Written task: Copy the items below verbatim, starting at the line containing "What spatial distance" and continuing through the end of the items.

Items from a data source
━━━━━━

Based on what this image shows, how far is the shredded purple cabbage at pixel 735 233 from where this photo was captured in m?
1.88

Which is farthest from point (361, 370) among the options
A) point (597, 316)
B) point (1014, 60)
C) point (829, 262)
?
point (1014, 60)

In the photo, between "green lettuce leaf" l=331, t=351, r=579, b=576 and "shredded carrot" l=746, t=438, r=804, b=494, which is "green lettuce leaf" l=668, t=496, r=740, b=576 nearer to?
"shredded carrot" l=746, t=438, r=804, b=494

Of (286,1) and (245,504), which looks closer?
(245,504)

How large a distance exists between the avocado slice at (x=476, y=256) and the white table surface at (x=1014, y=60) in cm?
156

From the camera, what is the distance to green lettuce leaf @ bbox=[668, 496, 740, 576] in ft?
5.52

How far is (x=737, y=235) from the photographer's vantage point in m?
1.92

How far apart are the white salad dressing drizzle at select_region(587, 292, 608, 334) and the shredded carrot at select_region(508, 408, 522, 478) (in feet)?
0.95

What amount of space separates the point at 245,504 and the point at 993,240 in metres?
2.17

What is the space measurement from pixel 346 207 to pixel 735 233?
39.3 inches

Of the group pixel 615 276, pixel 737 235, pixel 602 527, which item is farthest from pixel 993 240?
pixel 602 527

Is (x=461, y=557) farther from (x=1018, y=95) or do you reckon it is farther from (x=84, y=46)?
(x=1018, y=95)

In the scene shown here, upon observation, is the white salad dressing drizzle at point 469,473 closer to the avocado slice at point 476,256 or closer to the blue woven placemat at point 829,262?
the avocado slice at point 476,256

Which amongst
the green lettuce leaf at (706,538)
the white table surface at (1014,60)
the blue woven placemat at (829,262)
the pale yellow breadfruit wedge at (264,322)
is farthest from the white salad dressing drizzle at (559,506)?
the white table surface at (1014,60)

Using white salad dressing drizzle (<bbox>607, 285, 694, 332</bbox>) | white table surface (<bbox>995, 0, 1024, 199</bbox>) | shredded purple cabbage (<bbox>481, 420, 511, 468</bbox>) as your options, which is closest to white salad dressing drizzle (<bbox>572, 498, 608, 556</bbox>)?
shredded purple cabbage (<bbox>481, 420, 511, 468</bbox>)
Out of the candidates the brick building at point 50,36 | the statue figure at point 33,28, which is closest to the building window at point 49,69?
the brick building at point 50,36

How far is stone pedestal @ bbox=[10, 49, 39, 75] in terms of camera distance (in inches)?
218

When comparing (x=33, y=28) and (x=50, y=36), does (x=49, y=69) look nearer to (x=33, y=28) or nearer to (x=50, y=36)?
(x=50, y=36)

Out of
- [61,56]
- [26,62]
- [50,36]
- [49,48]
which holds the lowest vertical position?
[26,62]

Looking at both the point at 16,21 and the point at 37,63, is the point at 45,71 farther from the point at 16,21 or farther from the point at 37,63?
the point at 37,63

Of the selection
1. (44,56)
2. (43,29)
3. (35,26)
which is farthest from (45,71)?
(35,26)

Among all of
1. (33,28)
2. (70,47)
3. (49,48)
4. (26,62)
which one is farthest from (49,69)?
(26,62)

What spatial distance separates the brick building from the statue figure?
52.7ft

━━━━━━

Expected answer:
What spatial distance separates the brick building from the statue figure?
52.7ft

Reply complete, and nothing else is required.